Trecho selecionado:
O psiquiatra Estevão Vadasz, coordenador do Programa de Transtornos do Espectro Autista do Instituto de Psiquiatria (IPq) do Hospital das Clínicas da USP (PROTEA), uma das maiores autoridades do Brasil no assunto, explica que a área de excelência do portador da Síndrome de Asperger costuma ser matemática, física e outros campos de exatas.
"Outro fator que vai contra a ideia de que Messi é portador de Asperger é a coordenação motora", afirma Vadasz. "Na maior parte dos casos, os portadores têm baixa motricidade e não se dão bem em atividades em equipe. O Messi, ao contrário, tem um domínio motor sofisticado, e joga muito bem em equipe."
O escritor italiano Luca Caioli, autor da biografia Messi, The Inside Story of the Boy Who Become a Legend, que será lançada no final do ano no Brasil pela L&PM Editores, esteve em Rosario, na Argentina, cidade natal de Messi, para obter informações para o livro.
Conversou com a família do jogador e com o médico Diego Schwarzstein, que foi o primeiro a diagnosticar o problema hormonal que afetava o crescimento de Messi. "Ele era muito fechado em si mesmo e falava pouco, mas nunca soube de nenhum diagnóstico de Síndrome de Asperger", disse Caioli.
Outro jornalista que prepara uma biografia de Messi, o espanhol Guillem Balague, de Barcelona, que comenta o Campeonato Espanhol para a Sky Sports e já escreveu um livro sobre Pep Guardiola, foi taxativo: "essa história é um lixo."
Atletas autistas
Existem pelo menos dois casos notórios de autistas que superaram os limites impostos pela síndrome. Em 2006, aos 18 anos, o americano Jason McElwain protagonizou uma história incrível. Diagnosticado com autismo logo nos primeiros anos de vida, sempre foi um apaixonado por basquete. Por isso o técnico do time da escola de McElwain, Jim Johnson, deixava que ele ficasse no banco de reservas acompanhando as partidas.

Instrução de trabalho: No trecho sobre Messi e a Síndrome de Asperger, quais pessoas têm suas falas reproduzidas entre aspas? Dê o nome completo de cada uma.

Extrato de dados:
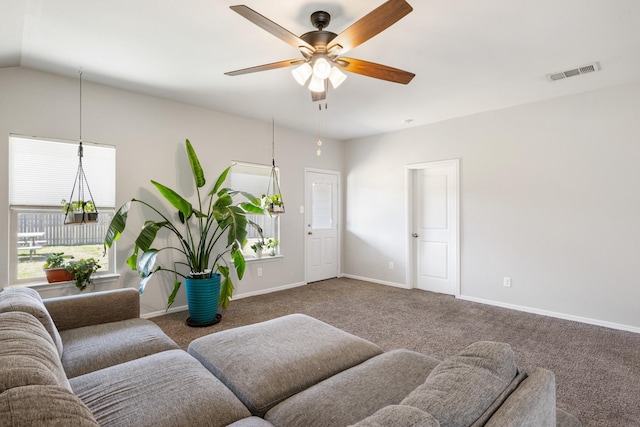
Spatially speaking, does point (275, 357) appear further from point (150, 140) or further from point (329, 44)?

Resposta: Estevão Vadasz, Luca Caioli e Guillem Balague.